作業内容 A ::
別子のエクロジャイトの記事の「地層区分としては、中央構造線」から「ては、別の機会にしましょう。」までを、「秩父帯」を「秩父累帯」に置き換えて書き直してください。両端の語句も含めます。
作業内容 B ::
別子のエクロジャイトの記事の続きを、最後の文の後から書いてください。

記事 ::
◇ ◇ ◇ ◇ ◇ ◇ ◇
2010年11月15日月曜日

71 別子:エクロジャイトの縁

 エクロジャイトとは岩石名です。日本語もあるのですが、英語で使うことが多いようです。あまり聞かない言葉なのですが、四国山地の山奥の別子では、重要な役割をもった岩石として、知られています。そこを訪れて、大地の生い立ちの不思議な縁(えにし)を感じました。

 四国にきて、最初に長期調査に出たのは、5月末でした。梅雨になる前にと思って、野外調査に出ました。瀬戸内沿いに徳島まで行き、中央構造線沿いを戻りました。最後の調査地として、別子を訪れました。その目的は、珍しい石を見るためです。
 四国には、東西に走る中央構造線と仏像構造線という大規模な断層があります。中央構造線の南側に、仏像構造線があります。その間に、四国山地があります。中央構造線では横にずれながら南側の地帯が上昇しています。仏像構造線では北側が上昇しています。四国山地は、中央構造線と仏像構造線に挟まれて、上昇した部分となります。
 地層区分としては、中央構造線と仏像構造線の間の四国山地は、北に三波川変成帯、その南に秩父帯があります。三波川変成帯は、以前のエッセイ(66 大歩危:三波川に開いた窓:2010.06.15)で紹介したように、新しい地帯区分が提唱され、狭義の「三波川変成帯」と新たに区分された「四万十変成帯」に2分されようとしています。その詳細については、別の機会にしましょう。
◇ ◇ ◇ ◇ ◇ ◇ ◇
提供情報 ::
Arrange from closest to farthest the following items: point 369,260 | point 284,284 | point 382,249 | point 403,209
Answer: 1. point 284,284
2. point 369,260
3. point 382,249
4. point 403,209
◇ ◇ ◇ ◇ ◇ ◇ ◇
最終回答 A ::
地層区分としては、中央構造線と仏像構造線の間の四国山地は、北に三波川変成帯、その南に秩父累帯があります。三波川変成帯は、以前のエッセイ(66 大歩危:三波川に開いた窓:2010.06.15)で紹介したように、新しい地帯区分が提唱され、狭義の「三波川変成帯」と新たに区分された「四万十変成帯」に2分されようとしています。その詳細については、別の機会にしましょう。

最終回答 B ::
 今回は狭義の「三波川変成帯」の中でも中心部に当たるところです。中心部とは、三波川変成帯の中で、もっと変成作用の程度が高いという意味です。そこを見に行きました。ただし時間があまりないで、アプローチのいいところへ行くことにました。
 別子は、四国山地の中央部、三波川変成帯の中を流れる銅山川沿いにあります。銅山川は、名前の示すとおり、銅山があったところを流れる川です。別子鉱山は、銅山として有名で、かつて栄えたところですが、銅山川に入る山が険しいのでアプローチの道路があまりよくなく、観光地としてはあまりにぎわってはいないようです。
 以前にも、銅山川には来たことがあります。そのとき、川の転石を拾いました。その岩石は、山深くに分布しているので、露頭を見るためには、山を登っていかなければならず、時間が必要です。今回も時間がないのですが、露頭をなんとか見たいと思っていました。地質の巡検案内書を頼りに、アプローチのよい露頭で、その岩石を見ることにしました。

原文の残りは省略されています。